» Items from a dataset
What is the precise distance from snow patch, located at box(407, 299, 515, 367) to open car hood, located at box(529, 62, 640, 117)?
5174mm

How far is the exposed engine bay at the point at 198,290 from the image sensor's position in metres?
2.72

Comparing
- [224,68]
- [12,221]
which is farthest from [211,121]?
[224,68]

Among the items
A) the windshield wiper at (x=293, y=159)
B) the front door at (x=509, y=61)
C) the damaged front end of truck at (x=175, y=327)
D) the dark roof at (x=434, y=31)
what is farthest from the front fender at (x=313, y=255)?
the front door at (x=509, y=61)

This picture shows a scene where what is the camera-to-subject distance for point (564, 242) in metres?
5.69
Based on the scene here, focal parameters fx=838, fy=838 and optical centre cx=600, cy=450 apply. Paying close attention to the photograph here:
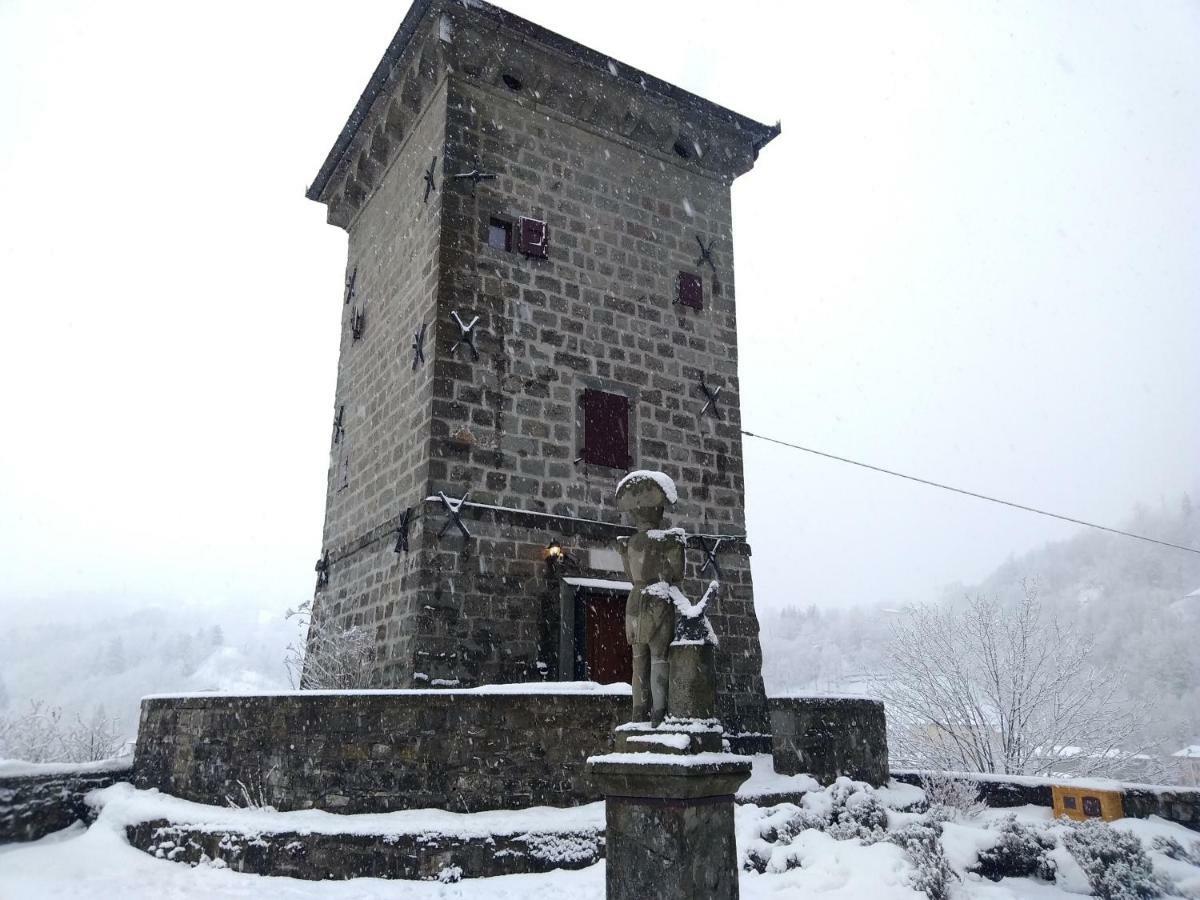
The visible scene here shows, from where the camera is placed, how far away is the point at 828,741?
10.1 m

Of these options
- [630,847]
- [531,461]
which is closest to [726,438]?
[531,461]

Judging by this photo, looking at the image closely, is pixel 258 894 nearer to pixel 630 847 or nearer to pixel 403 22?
pixel 630 847

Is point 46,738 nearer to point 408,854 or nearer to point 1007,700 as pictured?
point 408,854

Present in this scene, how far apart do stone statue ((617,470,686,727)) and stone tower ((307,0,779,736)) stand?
4983 millimetres

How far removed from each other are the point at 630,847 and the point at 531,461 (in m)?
6.87

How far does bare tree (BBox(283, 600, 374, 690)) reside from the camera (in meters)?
11.0

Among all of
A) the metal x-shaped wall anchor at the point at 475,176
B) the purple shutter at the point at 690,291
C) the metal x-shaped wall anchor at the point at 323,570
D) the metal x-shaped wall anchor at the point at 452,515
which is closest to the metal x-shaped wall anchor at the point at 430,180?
the metal x-shaped wall anchor at the point at 475,176

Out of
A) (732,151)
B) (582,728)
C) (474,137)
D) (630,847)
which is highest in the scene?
(732,151)

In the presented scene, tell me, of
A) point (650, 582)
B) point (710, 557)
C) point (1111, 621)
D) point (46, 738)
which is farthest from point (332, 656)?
point (1111, 621)

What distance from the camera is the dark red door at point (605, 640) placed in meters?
11.1

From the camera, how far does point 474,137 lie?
39.7ft

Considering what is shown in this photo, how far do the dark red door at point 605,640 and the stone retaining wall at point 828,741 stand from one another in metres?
2.15

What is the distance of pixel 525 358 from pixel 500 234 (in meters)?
1.92

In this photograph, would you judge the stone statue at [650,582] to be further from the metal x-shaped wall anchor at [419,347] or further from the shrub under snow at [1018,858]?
the metal x-shaped wall anchor at [419,347]
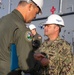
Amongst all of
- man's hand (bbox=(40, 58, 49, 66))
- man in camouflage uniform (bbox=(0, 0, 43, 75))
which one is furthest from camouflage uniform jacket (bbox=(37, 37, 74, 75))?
man in camouflage uniform (bbox=(0, 0, 43, 75))

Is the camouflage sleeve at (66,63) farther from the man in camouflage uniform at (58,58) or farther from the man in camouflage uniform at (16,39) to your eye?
the man in camouflage uniform at (16,39)

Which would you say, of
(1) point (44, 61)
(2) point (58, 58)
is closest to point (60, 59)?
(2) point (58, 58)

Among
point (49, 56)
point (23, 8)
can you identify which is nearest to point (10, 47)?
point (23, 8)

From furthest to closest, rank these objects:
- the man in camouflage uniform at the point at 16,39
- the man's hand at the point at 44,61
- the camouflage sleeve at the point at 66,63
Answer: the camouflage sleeve at the point at 66,63 → the man's hand at the point at 44,61 → the man in camouflage uniform at the point at 16,39

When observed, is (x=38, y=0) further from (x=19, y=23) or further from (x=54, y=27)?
(x=54, y=27)

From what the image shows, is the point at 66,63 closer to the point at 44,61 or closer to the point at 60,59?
the point at 60,59

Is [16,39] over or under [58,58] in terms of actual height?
over

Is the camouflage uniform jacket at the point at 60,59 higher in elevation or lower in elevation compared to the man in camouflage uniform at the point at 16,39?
lower

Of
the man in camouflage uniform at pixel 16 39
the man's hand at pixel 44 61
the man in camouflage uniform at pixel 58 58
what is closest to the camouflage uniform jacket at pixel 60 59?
the man in camouflage uniform at pixel 58 58

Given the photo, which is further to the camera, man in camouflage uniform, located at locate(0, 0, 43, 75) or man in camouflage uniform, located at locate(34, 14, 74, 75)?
man in camouflage uniform, located at locate(34, 14, 74, 75)

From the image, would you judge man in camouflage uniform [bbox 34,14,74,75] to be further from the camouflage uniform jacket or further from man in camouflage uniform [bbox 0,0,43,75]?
man in camouflage uniform [bbox 0,0,43,75]

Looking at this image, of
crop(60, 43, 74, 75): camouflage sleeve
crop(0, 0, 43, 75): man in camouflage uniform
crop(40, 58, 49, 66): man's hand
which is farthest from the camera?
crop(60, 43, 74, 75): camouflage sleeve

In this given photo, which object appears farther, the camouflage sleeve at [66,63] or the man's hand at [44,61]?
the camouflage sleeve at [66,63]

» EXERCISE TASK
Transcribe word for word the lines from the one holding "From the image, would" to the last line of the listing above, inclusive.

» EXERCISE OUTPUT
From the image, would you judge man in camouflage uniform [bbox 34,14,74,75] to be further from the camouflage uniform jacket or further from man in camouflage uniform [bbox 0,0,43,75]?
man in camouflage uniform [bbox 0,0,43,75]

Looking at this image, of
crop(60, 43, 74, 75): camouflage sleeve
crop(0, 0, 43, 75): man in camouflage uniform
crop(40, 58, 49, 66): man's hand
which is farthest from the camera?
crop(60, 43, 74, 75): camouflage sleeve

In this given photo, which object appears farther, the camouflage sleeve at [66,63] or the man's hand at [44,61]?
the camouflage sleeve at [66,63]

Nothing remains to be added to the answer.